Abstract — Principal component analysis (PCA) is a workhorse method for identifying low-dimensional (i.e., low-rank) structure in noisy data and is ubiquitous in signal processing. However, it estimates the underlying low-rank structure sub-optimally when the samples have heterogeneous quality, as is common in modern applications. PCA treats all samples uniformly so its performance degrades when the noise is heteroscedastic across samples, as occurs, e.g., when data come from different sources that are of different quality. This talk presents a new probabilistic PCA variant that estimates and accounts for this heterogeneity by incorporating it in the statistical model. Unlike the usual (homoscedastic) setting, it seems that the resulting nonconvex optimization problem is not solved by the singular value decomposition. We develop a heteroscedastic probabilistic PCA technique (HePPCAT) that uses efficient alternating maximization to jointly estimate both the underlying low-rank structure and the unknown noise variances.
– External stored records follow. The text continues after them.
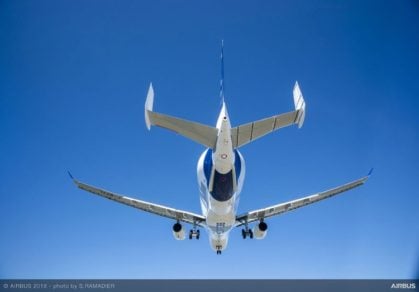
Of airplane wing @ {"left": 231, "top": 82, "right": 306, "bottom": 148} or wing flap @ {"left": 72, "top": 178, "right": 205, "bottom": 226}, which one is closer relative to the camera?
airplane wing @ {"left": 231, "top": 82, "right": 306, "bottom": 148}

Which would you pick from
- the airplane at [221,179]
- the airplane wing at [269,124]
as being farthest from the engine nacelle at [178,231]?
the airplane wing at [269,124]

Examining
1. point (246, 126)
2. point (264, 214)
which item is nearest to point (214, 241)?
point (264, 214)

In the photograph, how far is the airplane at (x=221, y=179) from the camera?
10.7m

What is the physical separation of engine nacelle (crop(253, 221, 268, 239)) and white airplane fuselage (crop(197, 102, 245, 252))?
147 cm

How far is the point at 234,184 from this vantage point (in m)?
13.3

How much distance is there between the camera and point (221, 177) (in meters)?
12.9

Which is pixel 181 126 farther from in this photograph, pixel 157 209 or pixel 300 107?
pixel 157 209

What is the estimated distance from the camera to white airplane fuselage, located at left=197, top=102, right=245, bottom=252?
11758 millimetres

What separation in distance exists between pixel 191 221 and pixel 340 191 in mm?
7508

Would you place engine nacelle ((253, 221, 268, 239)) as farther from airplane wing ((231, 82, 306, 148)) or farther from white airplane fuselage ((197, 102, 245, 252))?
airplane wing ((231, 82, 306, 148))

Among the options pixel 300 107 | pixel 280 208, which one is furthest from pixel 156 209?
pixel 300 107

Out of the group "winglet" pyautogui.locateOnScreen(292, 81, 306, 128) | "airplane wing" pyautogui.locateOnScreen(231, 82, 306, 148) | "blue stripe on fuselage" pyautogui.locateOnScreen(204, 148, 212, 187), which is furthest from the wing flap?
"winglet" pyautogui.locateOnScreen(292, 81, 306, 128)

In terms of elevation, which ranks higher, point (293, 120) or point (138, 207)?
point (138, 207)
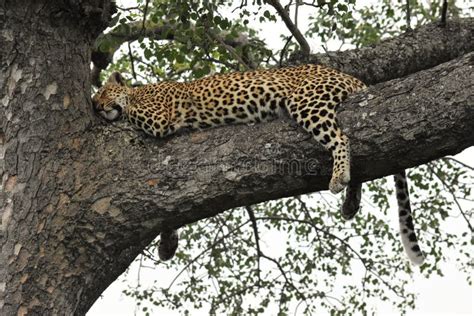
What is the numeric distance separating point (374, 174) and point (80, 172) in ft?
6.75

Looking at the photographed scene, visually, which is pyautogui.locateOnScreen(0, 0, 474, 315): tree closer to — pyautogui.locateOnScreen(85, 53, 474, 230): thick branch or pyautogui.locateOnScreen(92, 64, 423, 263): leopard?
pyautogui.locateOnScreen(85, 53, 474, 230): thick branch

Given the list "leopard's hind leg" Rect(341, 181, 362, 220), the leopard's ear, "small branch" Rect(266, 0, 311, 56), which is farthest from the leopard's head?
"leopard's hind leg" Rect(341, 181, 362, 220)

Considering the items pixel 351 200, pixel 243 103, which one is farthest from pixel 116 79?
pixel 351 200

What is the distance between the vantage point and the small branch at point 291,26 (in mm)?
7034

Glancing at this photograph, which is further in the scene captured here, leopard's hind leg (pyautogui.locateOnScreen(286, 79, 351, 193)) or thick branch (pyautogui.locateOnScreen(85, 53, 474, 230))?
leopard's hind leg (pyautogui.locateOnScreen(286, 79, 351, 193))

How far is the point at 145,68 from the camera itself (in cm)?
1034

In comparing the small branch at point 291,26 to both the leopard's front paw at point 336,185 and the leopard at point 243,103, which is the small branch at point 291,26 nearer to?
the leopard at point 243,103

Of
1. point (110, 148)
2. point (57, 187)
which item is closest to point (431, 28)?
point (110, 148)

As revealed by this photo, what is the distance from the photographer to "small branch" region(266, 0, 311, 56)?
7.03 m

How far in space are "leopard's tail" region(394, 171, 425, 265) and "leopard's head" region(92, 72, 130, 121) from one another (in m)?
2.53

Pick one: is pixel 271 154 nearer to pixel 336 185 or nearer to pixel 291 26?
pixel 336 185

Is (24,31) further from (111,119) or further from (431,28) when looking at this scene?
(431,28)

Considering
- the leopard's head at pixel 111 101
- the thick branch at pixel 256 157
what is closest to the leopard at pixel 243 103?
the leopard's head at pixel 111 101

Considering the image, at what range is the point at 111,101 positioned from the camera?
265 inches
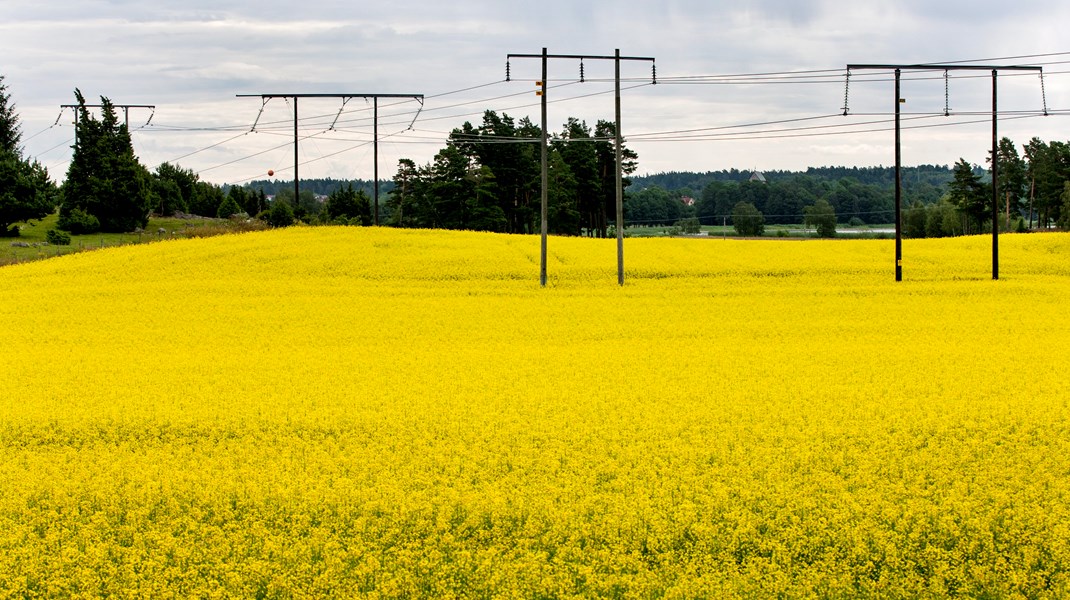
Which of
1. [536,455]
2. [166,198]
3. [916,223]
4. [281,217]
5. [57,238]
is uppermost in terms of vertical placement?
[166,198]

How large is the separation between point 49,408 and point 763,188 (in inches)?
6346

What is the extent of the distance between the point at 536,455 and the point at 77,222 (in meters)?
64.6

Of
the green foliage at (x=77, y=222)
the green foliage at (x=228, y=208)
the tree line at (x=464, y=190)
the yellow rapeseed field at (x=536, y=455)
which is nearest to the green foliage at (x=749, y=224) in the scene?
the tree line at (x=464, y=190)

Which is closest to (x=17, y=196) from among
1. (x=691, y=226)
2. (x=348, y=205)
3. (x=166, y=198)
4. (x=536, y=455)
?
(x=166, y=198)

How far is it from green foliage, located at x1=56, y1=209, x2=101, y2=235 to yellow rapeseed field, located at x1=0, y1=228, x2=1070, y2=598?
39.4 metres

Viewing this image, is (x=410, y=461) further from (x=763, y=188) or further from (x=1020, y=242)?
(x=763, y=188)

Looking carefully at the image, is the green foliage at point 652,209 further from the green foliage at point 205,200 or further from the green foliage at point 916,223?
the green foliage at point 205,200

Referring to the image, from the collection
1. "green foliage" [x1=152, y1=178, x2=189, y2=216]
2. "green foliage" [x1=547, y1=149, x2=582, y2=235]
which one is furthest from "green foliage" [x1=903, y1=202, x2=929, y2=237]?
"green foliage" [x1=152, y1=178, x2=189, y2=216]

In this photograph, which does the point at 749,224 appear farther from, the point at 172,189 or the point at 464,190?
the point at 172,189

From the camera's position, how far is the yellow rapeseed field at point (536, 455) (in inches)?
446

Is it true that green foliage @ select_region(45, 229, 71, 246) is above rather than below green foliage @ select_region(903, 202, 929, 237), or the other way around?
below

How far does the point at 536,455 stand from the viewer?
50.0 feet

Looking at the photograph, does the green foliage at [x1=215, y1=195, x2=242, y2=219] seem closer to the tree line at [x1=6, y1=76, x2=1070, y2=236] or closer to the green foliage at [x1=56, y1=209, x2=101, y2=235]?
the tree line at [x1=6, y1=76, x2=1070, y2=236]

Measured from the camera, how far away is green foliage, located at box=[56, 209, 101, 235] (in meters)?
70.9
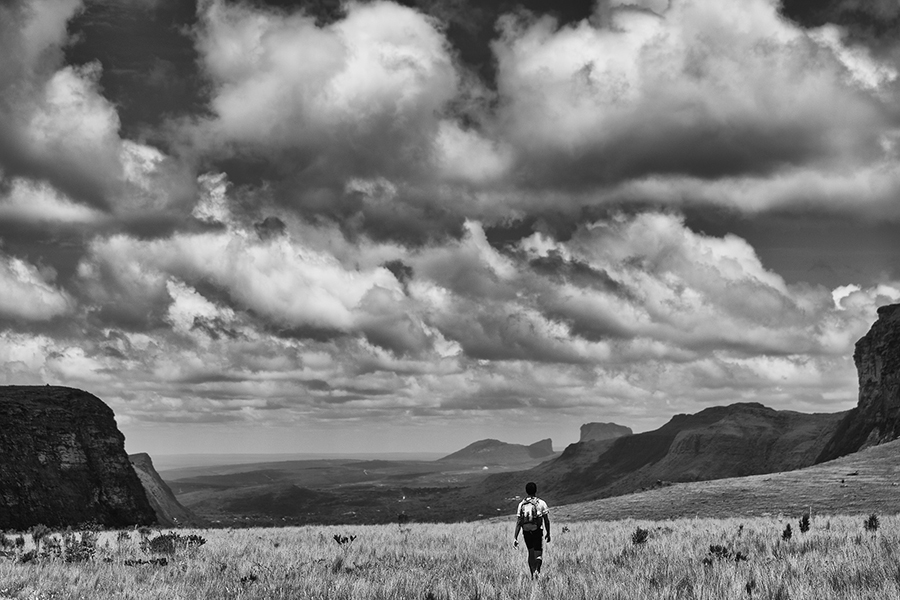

Efficiently updating the noise variance estimates presents an interesting challenge; we develop several methods and carefully study their trade-offs through numerical experiments. Finally, we illustrate how accounting for heteroscedasticity enables HePPCAT to substantially outperform (homoscedastic) PCA approaches.
HePPCAT: Probabilistic PCA for Data with Heteroscedastic Noise. David Hong, Kyle Gilman, Laura Balzano, Jeffrey A. Fessler. IEEE Transactions on Signal Processing, 2021. https://doi.org/10.1109/TSP.2021.3104979
Bio — David Hong completed his B.S. in ECE and mathematics at Duke University under the Benjamin N. Duke full scholarship. He completed his Ph.D. in EECS at the University of Michigan under the NSF Graduate Research Fellowship. He is now an NSF Mathematical Sciences Postdoctoral Fellow in the Department of Statistics and Data Science at the University of Pennsylvania.
His broad interests lie in the foundations of data science and include low-rank matrix and tensor methods for high-dimensional and heterogeneous data.